Sunday, 14 April 2013

Voices from the Black Sea

'Greetings, passer by!'

Looking over some material I collected on a trip round the Black Sea a couple of years ago, I was again struck by the inscriptions on Greek grave stones from the early centuries AD. There's a tradition of the dead speaking directly on these memorials, being ventriloquised by their surviving relatives, so that we feel that we're hearing the people of the past talking to us personally over a gap of two thousand years. There's something incredibly moving in these inscriptions. They beg the passer by to stop and remember; they tug at our sleeves and demand our attention; they bewail their fates or celebrate their time on earth and give us accounts of their lives.



'Hades came towards me so fast' laments Hegesandros, 'the famous son of Eros and Apphia', in Amasra on the Turkish coast. 'Listen, stranger' says Ephipania from ancient Tomis in modern Rumania, 'my place of origin was Greece....I saw many lands and sailed over the sea because my father, as well as my husband, were ship owners, whom after death I laid in the grave with clean hands. My life was really happy before! I was born among muses and shared the goods of wisdom. As a woman, I gave much help to women, to abandoned wives, being ruled by pious sentiments, and I helped people confined to their beds by suffering, because I realised that mortals' fates are not according to their piousness. Hermogenes full of gratitude devoted this monument as a remembrance'. A life well lived.

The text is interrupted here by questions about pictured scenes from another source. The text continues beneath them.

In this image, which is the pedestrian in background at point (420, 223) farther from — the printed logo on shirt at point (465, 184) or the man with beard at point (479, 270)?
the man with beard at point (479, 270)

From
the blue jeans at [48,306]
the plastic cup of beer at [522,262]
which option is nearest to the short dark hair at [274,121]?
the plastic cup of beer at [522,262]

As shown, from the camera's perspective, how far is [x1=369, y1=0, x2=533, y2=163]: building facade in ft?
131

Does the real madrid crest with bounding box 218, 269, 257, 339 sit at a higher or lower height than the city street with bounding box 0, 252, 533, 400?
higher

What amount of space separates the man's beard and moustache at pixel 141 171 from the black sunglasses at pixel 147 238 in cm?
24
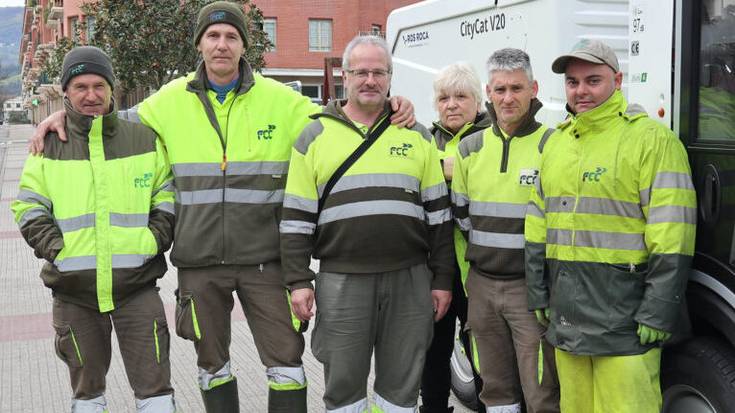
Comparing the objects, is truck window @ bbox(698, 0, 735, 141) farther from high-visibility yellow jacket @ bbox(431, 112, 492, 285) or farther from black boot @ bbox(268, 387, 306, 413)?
black boot @ bbox(268, 387, 306, 413)

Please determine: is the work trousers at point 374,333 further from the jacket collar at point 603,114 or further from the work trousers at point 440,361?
the jacket collar at point 603,114

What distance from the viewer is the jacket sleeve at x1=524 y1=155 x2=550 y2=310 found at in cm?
359

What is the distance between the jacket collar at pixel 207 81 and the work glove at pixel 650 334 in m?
2.22

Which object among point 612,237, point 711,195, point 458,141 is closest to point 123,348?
point 458,141

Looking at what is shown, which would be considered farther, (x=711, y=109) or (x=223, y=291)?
(x=223, y=291)

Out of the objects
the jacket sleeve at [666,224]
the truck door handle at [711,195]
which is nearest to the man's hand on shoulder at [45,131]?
the jacket sleeve at [666,224]

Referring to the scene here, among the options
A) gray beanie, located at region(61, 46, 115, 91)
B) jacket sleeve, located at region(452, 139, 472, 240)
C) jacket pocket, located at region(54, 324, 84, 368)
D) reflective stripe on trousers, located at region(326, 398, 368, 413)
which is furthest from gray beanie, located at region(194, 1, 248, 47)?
reflective stripe on trousers, located at region(326, 398, 368, 413)

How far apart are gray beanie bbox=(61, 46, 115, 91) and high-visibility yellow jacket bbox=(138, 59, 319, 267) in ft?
0.99

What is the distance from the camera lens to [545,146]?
3.64 metres

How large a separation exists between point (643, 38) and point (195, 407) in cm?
366

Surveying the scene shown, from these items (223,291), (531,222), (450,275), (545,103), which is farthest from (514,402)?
(545,103)

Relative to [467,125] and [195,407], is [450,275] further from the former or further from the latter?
[195,407]

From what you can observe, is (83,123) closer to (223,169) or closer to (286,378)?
(223,169)

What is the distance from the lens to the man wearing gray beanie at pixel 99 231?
13.0 feet
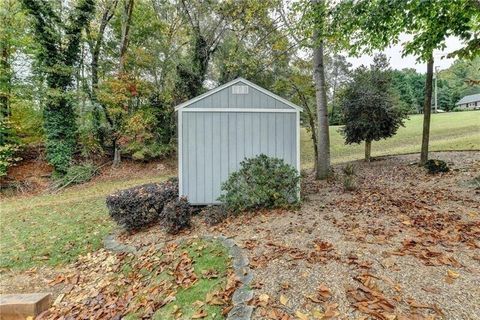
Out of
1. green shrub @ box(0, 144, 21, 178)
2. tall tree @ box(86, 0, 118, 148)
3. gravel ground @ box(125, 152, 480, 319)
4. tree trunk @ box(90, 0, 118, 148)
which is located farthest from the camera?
tree trunk @ box(90, 0, 118, 148)

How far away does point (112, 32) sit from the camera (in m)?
14.1

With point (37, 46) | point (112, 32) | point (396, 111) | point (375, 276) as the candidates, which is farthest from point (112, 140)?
point (375, 276)

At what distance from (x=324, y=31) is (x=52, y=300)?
6.53m

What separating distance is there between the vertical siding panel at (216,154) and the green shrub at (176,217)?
1.02 m

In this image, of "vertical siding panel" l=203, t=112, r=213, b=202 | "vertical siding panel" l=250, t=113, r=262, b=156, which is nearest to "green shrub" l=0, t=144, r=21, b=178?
"vertical siding panel" l=203, t=112, r=213, b=202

And Cecilia, also from Tomis, gives us her life story.

'If you want to know, passer by, who and whose I am, listen: when I was thirteen a young man loved me, worthy of us: then I married him and bore three children. A son, first and then two daughters, the very image of my face. Finally I bore a fourth one, but I should not have had any more, because the child died first and I did too a little time later. I left the light of the sun when I was thirty. Perinthos is my husband and my home. My son's name is Priscus, my daughter's Hieronis. As regards Theodora she was a child in the house when I died. My husband, Perinthos, lives and mourns me with a faint voice. My good father also weeps because I retreated here. I also have here in the grave my mother Flavia Theodora. My husband's father, Caecilius Priscus, also lies here. A greeting to you too whoever you are, you who pass by our graves!'

I feel somehow oddly cheered by these friendly greetings from the people of the past.